According to the lab’s co-founder, William Pratt, now 80, the group chose Lena’s portrait from a copy of Playboy brought to the lab by a student. The team needed to test their photo-digitization algorithms on suitable photos for compressing large image files so they could be digitally transferred between devices.
Apparently their search led them to Lena, the 21 year old Swedish centerfold. Go figure.
Lena ended up becoming famous in early engineering circles, and some refer to her as “the first lady of the Internet.” Others see her as Silicon Valley’s original sin – the larger point of Ms. Chang’s article – but that’s a topic for another post.
Apparently, Lena’s photo was attractive from a technical perspective because the photo included, according to Pratt, “lots of high frequency detail that is difficult to code.” That would include apparently her boots, boa and feathered hat.
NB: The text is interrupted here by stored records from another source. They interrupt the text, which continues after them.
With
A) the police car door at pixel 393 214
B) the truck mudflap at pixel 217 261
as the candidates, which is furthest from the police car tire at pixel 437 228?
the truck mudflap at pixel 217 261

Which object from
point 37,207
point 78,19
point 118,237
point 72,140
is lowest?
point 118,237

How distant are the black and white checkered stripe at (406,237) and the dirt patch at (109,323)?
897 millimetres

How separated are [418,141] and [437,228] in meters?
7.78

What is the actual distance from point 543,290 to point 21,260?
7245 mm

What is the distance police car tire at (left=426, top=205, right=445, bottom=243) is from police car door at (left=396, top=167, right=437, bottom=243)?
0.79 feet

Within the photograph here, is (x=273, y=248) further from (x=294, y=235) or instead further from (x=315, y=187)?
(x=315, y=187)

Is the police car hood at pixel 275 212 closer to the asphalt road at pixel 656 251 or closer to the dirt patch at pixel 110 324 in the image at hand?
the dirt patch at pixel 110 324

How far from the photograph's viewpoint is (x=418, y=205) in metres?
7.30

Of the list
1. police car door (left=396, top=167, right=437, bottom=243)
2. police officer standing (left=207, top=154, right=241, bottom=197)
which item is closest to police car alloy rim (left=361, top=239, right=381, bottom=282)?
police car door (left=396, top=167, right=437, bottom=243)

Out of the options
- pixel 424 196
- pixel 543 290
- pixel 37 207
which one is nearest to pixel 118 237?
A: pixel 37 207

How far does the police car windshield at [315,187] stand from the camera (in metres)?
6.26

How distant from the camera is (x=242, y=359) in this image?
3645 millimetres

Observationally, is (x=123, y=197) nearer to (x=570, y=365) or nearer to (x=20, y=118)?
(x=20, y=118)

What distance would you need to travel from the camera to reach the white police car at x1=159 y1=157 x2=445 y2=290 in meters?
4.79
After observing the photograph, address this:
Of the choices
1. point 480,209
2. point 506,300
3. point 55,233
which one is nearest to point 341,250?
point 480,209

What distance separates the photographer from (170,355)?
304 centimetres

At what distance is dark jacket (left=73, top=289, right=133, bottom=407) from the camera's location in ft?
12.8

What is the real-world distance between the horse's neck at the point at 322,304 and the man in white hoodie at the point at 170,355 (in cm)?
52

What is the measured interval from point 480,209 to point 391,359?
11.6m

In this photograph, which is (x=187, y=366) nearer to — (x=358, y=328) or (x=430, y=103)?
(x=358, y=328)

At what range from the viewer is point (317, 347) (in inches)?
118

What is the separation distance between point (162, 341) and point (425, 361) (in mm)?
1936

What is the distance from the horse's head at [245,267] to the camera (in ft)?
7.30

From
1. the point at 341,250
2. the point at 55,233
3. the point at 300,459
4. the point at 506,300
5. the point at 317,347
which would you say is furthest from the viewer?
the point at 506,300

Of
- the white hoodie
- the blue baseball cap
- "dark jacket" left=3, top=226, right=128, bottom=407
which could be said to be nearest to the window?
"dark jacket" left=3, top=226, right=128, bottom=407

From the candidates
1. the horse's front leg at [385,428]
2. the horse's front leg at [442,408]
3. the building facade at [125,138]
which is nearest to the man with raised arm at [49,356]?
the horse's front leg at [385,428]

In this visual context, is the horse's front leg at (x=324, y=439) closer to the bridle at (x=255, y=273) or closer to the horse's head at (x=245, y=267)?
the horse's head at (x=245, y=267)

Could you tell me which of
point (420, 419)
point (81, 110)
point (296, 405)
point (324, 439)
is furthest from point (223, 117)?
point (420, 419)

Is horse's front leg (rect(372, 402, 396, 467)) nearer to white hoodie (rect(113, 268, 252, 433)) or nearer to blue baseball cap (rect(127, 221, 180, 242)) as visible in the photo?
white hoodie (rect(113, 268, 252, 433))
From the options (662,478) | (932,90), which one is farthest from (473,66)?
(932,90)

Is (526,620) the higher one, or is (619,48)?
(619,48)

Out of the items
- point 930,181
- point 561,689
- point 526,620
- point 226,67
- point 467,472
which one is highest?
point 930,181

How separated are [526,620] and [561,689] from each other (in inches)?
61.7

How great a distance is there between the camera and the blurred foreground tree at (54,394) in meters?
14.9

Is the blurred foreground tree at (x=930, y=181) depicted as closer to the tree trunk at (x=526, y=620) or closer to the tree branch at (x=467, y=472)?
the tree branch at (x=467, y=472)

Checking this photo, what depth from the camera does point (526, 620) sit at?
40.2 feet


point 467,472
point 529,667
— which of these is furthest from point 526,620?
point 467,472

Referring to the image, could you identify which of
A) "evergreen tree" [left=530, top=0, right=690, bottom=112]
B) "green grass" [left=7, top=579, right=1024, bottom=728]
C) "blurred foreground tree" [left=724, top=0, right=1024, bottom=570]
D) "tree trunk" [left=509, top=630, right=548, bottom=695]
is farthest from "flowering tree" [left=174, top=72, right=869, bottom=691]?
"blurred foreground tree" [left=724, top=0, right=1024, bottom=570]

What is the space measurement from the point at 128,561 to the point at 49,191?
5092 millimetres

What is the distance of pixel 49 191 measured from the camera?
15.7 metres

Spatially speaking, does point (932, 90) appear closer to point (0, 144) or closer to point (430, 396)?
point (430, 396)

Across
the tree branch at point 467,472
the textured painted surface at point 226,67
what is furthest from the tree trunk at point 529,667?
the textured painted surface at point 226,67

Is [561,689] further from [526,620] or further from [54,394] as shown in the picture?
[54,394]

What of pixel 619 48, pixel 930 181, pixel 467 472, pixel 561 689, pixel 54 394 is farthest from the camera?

According to Ms. Chang, for the next 45 years, Lena’s photo (seen at the top of this post), featuring her face and bare shoulder, served as “the benchmark for image processing quality for the teams working on Apple Inc.’s iPhone camera, Google Images, and pretty much every other tech product having anything to do with photos.”
To this day engineers joke that if you want your image compression algorithm to make the grade, it had better perform well on Lena.
So to a lot of male engineers, Lena thus became an amusing historical footnote. But to their female peers, it was seen as “just alienating.” And it has a lot to do with some of the inborn gender biases that permeate the tech industry to this day, where the majority of employees are still male.